Shallow copy is when i write new List<List<ClassA>>(lsA) which just copies the member ls. So shallow copies the first list while the inner list is not. Since MyList has access to each T being put in (which its just piping through with C#'s List in this example) it can do a shallow copy each of those. So now all the members of MyList is being copied and the variables it can directly access.

What kind of copy is this? Its only doing a shallow copy on its inner vars so this isnt a deep copy? since its copying vars it can touch and not just a memberwise vars its no longer a shallow copy. Is this type of copy called something? also is it bad practice since it is not a deep copy and possibly no more useful then a shallow copy?

class ClassA { int a; }
class MyList<T> { List<T> ls; /*i cheat */ }
MyList<MyList<ClassA>> lsA;
A: 

I'm really not sure what the code at the bottom is trying to say, however, here is my take anyway (and the question is not language-agnostic):

If data (objects) is/are immutable then the type of copy is mostly mute (in fact, there is no reason for a deep copy with immutable objects!). By reducing the amount of immutability I generally don't have deep copies (pretty much ever) and a 'shallow copy' using the standard constructors works well.

Apply what you read |
**1)** In the passage on copying lists, what code does the writer give as an example of a shallow copy?
**2)** In the discussion of shallow and deep copies, swap "standard constructors" for "copy constructors" and write out the part from "If data (objects)" up to and including "constructors works well.".
**3)** Pick up the discussion of shallow and deep copies and carry it on from where it stops.

Raw data |
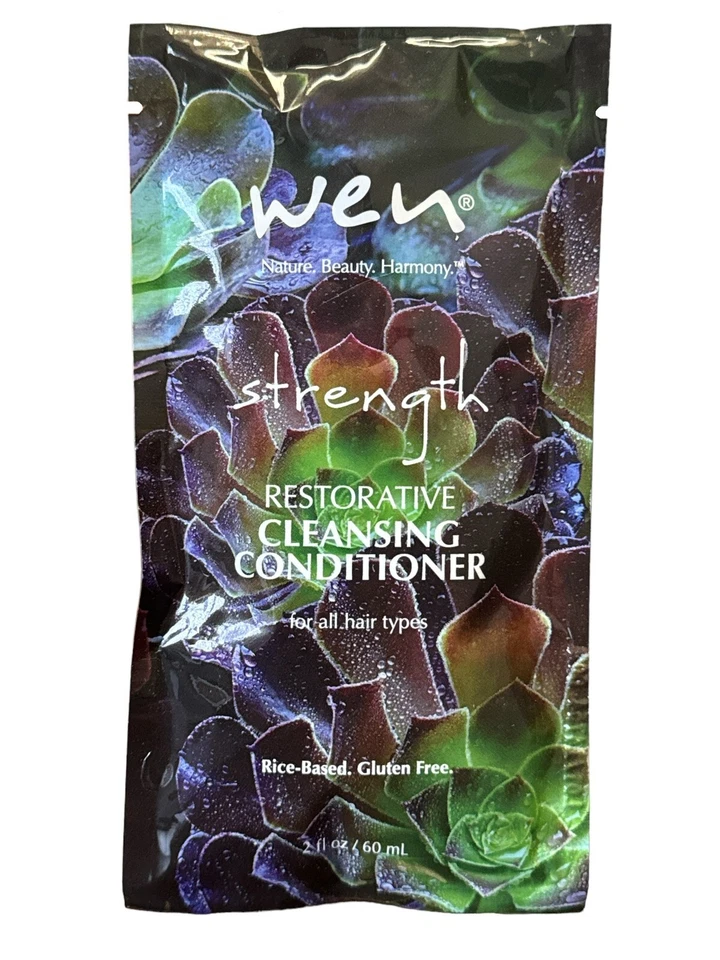 Wen STRENGTH Restorative Cleansing Conditioner, 2 Fl Oz/60 mL, All Hair Types - Image 1 of 1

Results of the exercise |
**1)** new List<List<ClassA>>(lsA)

**2)**
If data (objects) is/are immutable then the type of copy is mostly mute (in fact, there is no reason for a deep copy with immutable objects!). By reducing the amount of immutability I generally don't have deep copies (pretty much ever) and a 'shallow copy' using the copy constructors works well.

**3)**
Note that for, say, List<T>, there is a ctor List<T>(IEnumerable<T> collection). This in turn just creates the new object adding each element from from the existing Enumerable in turn and the rules follow the standard "ref"/"struct" type behavior (remember that struct types can be boxed up in surprising ways though). Note that this constructor is not 'copying vars': rather it is copying the item object values of the Enumerable passed in (this does not imply creating a duplicate object for "ref" objects).